Alfonso initiates the ignition procedure again. He inputs the clearance code into the computer and pushes the Start button. Click! Sparks! The engine thunder, the vehicle vibrates! The engine refuses to ignite. Emergency procedures are required. The captain resets the electrical systems, bypass the main fuel injection systems and goes for manual ignition. He frantically presses the throttle. The engine is agonizingly trying to ignite. The TCDs are crazy flapping around the little flags running around the dashboard. The alarm warnings go off.
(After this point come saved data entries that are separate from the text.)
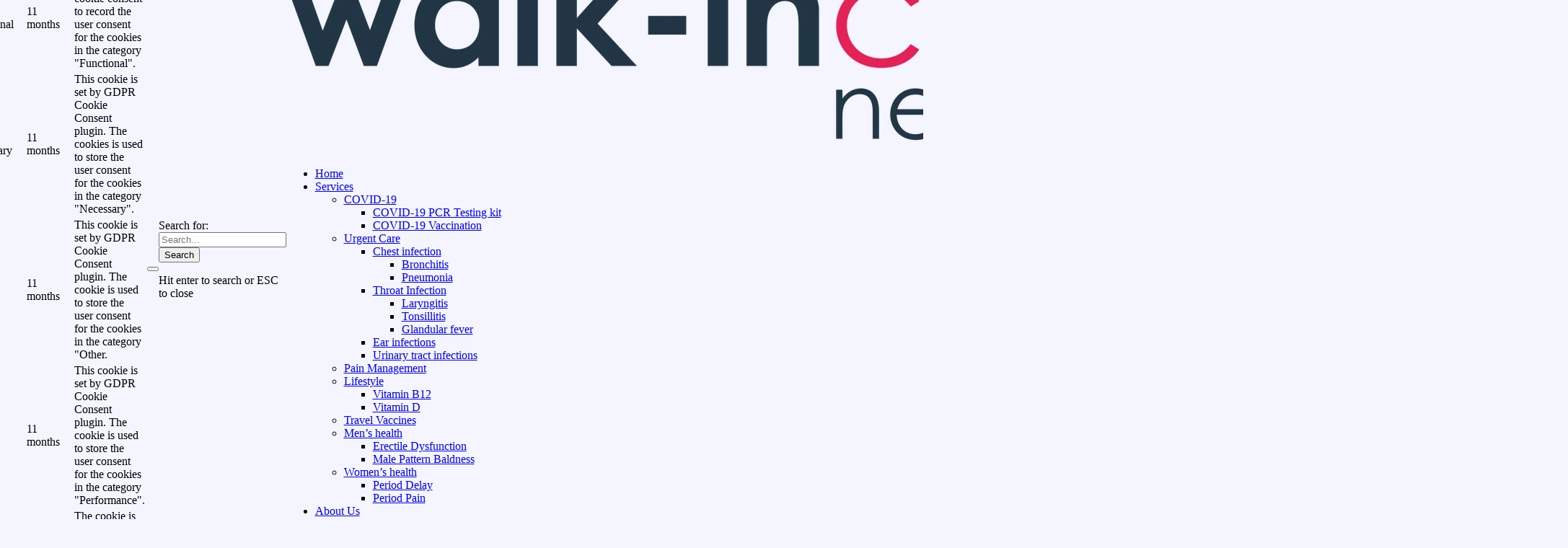

--- FILE ---
content_type: text/css
request_url: https://walkinclinicnearme.co.uk/wp-content/litespeed/css/8945addb5df0f5106b22c171fce1de6b.css?ver=1de6b
body_size: 407
content:
@font-face{font-display:fallback;font-family:DMSans;font-weight:400;src:url(/wp-content/plugins/hostinger/assets/fonts/DMSans-Regular.ttf)}@font-face{font-display:fallback;font-family:DMSans;font-weight:500;src:url(/wp-content/plugins/hostinger/assets/fonts/DMSans-Medium.ttf)}@font-face{font-display:fallback;font-family:DMSans;font-weight:700;src:url(/wp-content/plugins/hostinger/assets/fonts/DMSans-Bold.ttf)}.hsr-coming-soon-body{-webkit-box-orient:vertical;-webkit-box-direction:normal;-webkit-box-align:center;-ms-flex-align:center;align-items:center;color:#1d1e20;display:-webkit-box;display:-ms-flexbox;display:flex;-ms-flex-direction:column;flex-direction:column;font-family:DMSans,serif;font-size:14px;height:564px;line-height:24px;width:650px}.hsr-coming-soon-illustration{margin-bottom:32px;width:650px}body.hostinger{-webkit-box-pack:center;-ms-flex-pack:center;-webkit-box-align:center;-ms-flex-align:center;align-items:center;background:#f4f5ff;display:-webkit-box;display:-ms-flexbox;display:flex;height:100vh;justify-content:center;overflow:hidden}.hsr-logo{height:30px;margin-bottom:32px;width:150px}.hsr-coming-soon-body h3{font-size:24px;font-weight:700;line-height:32px;margin-bottom:8px}.hsr-coming-soon-body p{color:#727586;font-size:16px;font-weight:400;line-height:24px}@media only screen and (max-width:768px){.hsr-coming-soon-body{width:80%}.hsr-coming-soon-illustration{width:100%}}


--- FILE ---
content_type: application/x-javascript
request_url: https://walkinclinicnearme.co.uk/wp-content/litespeed/js/f9ea5e795f5a5888d8e3a87c1bf43765.js?ver=43765
body_size: 509
content:
jQuery(function($){$(document).on("change",'[data-argument="post_type"] select',function(e){geodir_cp_widget_post_type_changed(this)})});function geodir_cp_widget_post_type_changed(el){var $el,$block,$category,post_type;$el=jQuery(el);$block=$el.closest(".sd-shortcode-settings").length?$el.closest(".sd-shortcode-settings"):$el.closest(".widget-inside");if(!jQuery("form#gd_listings",$block).length&&jQuery('[name="id_base"]',$block).val()!="gd_listings"&&!jQuery("form#gd_linked_posts",$block).length&&jQuery('[name="id_base"]',$block).val()!="gd_linked_posts"){return}$category=jQuery('[data-argument="category"]',$block).find("select");$sort_by=jQuery('[data-argument="sort_by"]',$block).find("select");post_type=$el.val();if(!post_type){return}var data={action:"geodir_widget_post_type_field_options",post_type:post_type};jQuery.ajax({url:ajaxurl,type:"POST",dataType:"json",data:data,beforeSend:function(){$category.css({opacity:.5});$sort_by.css({opacity:.5})},success:function(res,textStatus,xhr){data=res&&typeof res=="object"&&typeof res.data!="undefined"?res.data:"";if(data&&typeof data=="object"){if(typeof data.category!="undefined"&&typeof data.category.options!="undefined"){$category.html(data.category.options).trigger("change")}if(typeof data.sort_by!="undefined"&&typeof data.sort_by.options!="undefined"){$sort_by.html(data.sort_by.options).trigger("change")}}$category.css({opacity:1});$sort_by.css({opacity:1});jQuery("body").trigger("geodir_widget_post_type_field_options",data)},error:function(xhr,textStatus,errorThrown){console.log(errorThrown);$category.html("").trigger("change");$category.css({opacity:1});$sort_by.css({opacity:1})}})}
;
Sweat drops gather on Alfonso upper lip. The pupils are dilated, the blood pressure is rising, and the senses are in full alert. Space and time compress. It’s now or never! And finally… explosion! The engine ignites! It thunders furiously, the pistons almost blast through the hood, the neighbors panic, the street clears out, frighten people take cover! The gas is pulverized through the injection system on the incandescent spark plugs resulting the treasured energy blast that drive the angry pistons to frantically dance in the mechanized opera of polluting the planet, finally doing their job! Success! The whole street is choked in smoke!
“Shit! I’m late for work… again!” Alfonso shifts in gear. The energy created by the engine is taken over through the gear box and transmitted to the drive wheels. The high-tech BPJ – blue piece of junk is loudly and slowly moving on, leaving behind the neighbors coughing in agony and a few cracked windows. As the vehicle drives on, the tropical friendly sun casts metallic shimmer on it’s slightly banged up but still presentable body.